How do you recognize a Griefer?

It's not always as easy as you think it is. There is a fine line between someone who is intentionally making a character to break your campaign and someone who is looking for a role-play challenge. Always be respectful to your players and talk with the individual, feel them out.

BTW, if the player is making choices that don't follow your script, that's not necessarily a Griefer. The problem might be that you decided what the characters should do and have gotten rid of their freedom of choice. That is a GMing mistake. Don't blame the player.

So what can you do when you have a Griefer?

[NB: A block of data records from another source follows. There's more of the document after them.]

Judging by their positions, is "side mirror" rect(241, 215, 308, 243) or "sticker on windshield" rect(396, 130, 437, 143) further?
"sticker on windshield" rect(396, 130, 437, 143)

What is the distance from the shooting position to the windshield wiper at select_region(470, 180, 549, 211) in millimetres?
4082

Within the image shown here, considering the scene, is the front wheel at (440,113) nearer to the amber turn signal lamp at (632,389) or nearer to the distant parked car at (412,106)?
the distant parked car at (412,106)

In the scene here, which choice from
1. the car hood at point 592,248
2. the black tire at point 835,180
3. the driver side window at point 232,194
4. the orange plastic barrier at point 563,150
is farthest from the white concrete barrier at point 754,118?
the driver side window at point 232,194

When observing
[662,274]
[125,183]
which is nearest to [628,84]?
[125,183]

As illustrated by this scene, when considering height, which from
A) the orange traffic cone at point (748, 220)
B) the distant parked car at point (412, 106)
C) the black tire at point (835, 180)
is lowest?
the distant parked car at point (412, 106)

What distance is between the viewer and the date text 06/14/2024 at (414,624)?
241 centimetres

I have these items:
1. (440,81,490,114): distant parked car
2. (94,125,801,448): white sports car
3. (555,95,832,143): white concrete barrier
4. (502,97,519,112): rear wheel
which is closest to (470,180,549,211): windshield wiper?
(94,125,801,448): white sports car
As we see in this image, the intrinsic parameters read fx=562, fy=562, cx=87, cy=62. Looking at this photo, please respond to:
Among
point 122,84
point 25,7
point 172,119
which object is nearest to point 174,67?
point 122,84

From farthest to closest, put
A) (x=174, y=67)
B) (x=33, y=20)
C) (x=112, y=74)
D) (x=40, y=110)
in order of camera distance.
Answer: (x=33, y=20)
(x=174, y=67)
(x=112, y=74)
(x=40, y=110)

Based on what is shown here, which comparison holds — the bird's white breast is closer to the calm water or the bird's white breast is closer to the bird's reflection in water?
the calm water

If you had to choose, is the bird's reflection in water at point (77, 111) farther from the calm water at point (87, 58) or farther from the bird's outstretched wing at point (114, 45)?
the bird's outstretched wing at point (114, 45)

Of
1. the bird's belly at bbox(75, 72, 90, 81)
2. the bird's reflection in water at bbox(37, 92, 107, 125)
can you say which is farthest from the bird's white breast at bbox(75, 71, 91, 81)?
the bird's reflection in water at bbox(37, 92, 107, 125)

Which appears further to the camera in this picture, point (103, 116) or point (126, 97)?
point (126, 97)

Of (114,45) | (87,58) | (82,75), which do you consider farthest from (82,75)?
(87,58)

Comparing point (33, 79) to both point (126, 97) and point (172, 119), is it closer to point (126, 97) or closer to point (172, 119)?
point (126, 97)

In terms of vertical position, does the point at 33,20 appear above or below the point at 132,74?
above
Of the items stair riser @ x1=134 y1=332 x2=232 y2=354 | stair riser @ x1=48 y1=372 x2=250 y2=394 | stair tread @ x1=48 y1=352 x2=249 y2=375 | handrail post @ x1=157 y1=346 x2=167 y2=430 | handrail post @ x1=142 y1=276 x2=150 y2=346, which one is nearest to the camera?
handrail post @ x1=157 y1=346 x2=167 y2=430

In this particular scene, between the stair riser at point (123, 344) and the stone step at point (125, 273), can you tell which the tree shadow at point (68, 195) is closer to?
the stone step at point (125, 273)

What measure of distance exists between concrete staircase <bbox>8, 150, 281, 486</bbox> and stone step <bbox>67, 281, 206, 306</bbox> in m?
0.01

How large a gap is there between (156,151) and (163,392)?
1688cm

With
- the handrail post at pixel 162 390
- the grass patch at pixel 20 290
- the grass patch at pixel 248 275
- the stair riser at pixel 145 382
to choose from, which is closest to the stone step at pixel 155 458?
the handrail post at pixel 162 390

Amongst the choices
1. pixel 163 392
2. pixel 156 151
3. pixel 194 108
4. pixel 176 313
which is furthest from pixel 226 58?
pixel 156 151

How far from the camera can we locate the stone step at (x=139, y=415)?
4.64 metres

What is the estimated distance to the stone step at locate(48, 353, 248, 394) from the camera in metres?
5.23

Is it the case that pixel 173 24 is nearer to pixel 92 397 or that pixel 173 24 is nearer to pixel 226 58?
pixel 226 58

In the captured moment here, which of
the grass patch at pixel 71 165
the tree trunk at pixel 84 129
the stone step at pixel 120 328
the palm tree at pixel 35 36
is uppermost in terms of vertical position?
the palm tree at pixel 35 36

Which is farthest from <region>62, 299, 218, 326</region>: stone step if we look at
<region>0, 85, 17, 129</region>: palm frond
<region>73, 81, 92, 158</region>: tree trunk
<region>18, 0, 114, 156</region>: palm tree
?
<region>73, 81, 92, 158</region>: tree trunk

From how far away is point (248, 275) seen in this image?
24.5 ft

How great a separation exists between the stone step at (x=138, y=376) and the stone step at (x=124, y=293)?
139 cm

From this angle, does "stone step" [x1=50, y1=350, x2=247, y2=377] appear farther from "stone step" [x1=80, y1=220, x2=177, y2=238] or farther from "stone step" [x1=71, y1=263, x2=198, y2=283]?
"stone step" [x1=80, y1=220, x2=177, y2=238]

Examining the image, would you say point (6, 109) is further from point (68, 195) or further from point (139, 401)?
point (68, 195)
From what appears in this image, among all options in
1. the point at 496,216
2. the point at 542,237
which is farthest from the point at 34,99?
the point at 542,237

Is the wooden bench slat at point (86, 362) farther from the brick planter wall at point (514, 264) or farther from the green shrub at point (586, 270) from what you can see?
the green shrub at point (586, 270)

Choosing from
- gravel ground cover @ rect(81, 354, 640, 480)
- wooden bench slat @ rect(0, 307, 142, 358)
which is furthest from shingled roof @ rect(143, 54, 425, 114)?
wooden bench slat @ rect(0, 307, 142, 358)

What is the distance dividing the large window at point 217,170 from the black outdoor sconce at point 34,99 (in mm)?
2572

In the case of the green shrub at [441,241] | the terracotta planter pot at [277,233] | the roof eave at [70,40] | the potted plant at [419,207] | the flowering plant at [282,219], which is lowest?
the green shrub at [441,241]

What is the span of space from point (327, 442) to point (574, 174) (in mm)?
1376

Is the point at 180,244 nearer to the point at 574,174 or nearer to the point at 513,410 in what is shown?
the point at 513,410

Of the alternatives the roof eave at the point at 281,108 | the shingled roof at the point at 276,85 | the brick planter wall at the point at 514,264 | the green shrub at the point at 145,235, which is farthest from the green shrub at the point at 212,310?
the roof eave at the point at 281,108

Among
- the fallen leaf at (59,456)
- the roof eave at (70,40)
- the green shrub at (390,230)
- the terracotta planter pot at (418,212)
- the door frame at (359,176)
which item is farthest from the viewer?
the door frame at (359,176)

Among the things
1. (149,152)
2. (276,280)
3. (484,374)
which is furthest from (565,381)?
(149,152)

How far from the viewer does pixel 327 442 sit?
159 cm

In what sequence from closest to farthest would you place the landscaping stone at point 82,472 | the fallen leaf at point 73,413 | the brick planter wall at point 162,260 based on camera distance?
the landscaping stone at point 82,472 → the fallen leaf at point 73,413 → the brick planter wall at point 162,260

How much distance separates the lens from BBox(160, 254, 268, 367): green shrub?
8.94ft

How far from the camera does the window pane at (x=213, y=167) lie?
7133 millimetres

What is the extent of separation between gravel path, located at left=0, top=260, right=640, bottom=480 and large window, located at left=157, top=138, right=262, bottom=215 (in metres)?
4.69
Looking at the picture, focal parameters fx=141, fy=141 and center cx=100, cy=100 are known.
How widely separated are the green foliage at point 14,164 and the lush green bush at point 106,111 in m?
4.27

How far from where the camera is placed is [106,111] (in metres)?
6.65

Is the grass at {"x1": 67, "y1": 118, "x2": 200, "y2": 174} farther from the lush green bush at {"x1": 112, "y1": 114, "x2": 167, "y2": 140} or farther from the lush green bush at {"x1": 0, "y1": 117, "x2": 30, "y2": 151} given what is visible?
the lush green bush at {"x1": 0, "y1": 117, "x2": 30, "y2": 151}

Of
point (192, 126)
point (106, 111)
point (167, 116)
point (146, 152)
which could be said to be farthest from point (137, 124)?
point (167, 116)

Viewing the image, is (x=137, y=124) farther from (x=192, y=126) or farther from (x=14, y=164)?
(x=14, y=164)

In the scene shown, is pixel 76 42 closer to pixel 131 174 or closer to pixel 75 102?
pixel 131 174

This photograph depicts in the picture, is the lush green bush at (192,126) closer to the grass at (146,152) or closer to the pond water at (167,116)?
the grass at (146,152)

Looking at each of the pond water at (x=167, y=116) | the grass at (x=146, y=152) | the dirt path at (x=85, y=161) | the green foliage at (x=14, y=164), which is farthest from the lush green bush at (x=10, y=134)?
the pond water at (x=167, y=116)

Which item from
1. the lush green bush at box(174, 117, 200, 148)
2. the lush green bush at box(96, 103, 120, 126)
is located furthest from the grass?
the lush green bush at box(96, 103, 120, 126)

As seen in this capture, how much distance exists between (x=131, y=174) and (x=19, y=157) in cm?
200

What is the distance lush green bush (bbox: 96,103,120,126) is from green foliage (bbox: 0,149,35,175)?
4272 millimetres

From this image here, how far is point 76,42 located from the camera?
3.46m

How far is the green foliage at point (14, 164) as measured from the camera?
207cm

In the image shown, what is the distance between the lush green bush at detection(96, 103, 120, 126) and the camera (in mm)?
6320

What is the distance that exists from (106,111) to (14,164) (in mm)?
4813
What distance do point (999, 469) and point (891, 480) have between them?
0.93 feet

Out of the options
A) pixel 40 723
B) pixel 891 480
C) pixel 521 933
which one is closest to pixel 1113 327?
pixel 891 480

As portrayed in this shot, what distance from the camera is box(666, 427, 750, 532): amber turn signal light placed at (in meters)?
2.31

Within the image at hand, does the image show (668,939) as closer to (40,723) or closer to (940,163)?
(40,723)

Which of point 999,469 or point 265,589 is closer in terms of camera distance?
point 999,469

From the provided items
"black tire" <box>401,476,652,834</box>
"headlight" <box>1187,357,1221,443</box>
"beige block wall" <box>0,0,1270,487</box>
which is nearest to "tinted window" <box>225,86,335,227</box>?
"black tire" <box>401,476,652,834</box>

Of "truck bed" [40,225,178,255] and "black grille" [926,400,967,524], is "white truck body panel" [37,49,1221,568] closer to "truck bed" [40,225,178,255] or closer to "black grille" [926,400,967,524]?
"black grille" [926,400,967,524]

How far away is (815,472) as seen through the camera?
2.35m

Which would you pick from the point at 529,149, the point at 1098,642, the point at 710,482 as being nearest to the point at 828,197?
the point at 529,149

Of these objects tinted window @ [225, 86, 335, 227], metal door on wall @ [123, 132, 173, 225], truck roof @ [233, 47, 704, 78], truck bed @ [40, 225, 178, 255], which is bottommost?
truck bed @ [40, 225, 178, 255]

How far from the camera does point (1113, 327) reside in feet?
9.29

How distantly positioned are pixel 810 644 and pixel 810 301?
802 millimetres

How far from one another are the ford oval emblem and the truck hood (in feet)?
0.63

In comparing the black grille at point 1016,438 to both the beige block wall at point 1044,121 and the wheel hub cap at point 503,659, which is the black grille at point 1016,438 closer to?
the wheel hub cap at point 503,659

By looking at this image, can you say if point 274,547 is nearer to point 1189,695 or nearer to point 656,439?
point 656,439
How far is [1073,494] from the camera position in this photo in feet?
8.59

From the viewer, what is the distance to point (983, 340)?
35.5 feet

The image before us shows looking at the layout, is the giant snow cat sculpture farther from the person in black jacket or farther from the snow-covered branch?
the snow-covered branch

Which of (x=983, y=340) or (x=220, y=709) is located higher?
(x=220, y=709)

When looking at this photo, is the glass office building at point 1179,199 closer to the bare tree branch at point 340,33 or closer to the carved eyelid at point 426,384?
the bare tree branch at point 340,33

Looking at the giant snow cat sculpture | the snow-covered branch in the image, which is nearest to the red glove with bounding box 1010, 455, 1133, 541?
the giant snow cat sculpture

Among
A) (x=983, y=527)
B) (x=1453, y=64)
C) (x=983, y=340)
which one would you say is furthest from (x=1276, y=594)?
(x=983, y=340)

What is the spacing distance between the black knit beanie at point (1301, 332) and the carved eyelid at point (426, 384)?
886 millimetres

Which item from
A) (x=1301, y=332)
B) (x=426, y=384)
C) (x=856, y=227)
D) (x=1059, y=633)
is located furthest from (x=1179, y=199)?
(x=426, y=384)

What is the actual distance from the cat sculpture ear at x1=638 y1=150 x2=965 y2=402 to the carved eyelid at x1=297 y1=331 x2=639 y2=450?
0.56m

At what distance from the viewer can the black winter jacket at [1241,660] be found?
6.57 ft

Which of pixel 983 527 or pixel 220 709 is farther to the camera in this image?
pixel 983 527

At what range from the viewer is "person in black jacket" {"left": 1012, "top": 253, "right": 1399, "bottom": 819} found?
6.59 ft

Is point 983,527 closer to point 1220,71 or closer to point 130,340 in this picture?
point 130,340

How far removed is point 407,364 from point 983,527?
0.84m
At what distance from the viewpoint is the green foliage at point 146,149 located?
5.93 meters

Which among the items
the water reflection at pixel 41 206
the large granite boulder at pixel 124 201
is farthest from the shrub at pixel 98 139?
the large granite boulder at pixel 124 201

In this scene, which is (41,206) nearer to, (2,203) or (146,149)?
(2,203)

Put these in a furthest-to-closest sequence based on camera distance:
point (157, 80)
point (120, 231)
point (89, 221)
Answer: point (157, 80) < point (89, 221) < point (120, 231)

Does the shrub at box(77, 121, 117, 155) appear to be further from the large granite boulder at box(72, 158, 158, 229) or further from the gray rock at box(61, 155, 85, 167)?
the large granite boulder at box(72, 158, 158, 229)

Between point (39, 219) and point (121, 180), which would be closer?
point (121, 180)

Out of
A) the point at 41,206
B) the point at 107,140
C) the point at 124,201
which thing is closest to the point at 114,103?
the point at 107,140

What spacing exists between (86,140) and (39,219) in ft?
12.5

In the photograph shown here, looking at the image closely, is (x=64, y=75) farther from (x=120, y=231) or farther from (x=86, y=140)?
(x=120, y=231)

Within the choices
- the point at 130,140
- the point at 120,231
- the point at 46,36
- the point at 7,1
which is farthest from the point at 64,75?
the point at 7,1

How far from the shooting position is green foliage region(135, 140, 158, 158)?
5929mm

  1. Smile. Be happy. Let his comments roll off of your shoulders. Smiling makes Griefers angry. Let that further fan the flames of joy in your heart.
  2. Inform the player (in a calm and helpful manner) that he is being disruptive to the game, and that perhaps he'd have more fun in someone else's game since this one is causing him so many problems.
  3. Remember, this is a game. You can walk away at any time. You don't have to play with Asshats. He may think he's won if you start packing up, but if you've acted in a mature manner then everyone else at the table will know who the real Asshat is. They may even unite in kicking the Griefer from the table so they can continue playing. Nothing kills a Griefers ego like a crowd that turns on him.

Above all, play respectfully. 

Or as RPG.Net says "Rule #1: Don't be a Dick".


  1. That was an admirably restrained rant. Good advice too.

  2. That was an admirably restrained rant. Good advice too.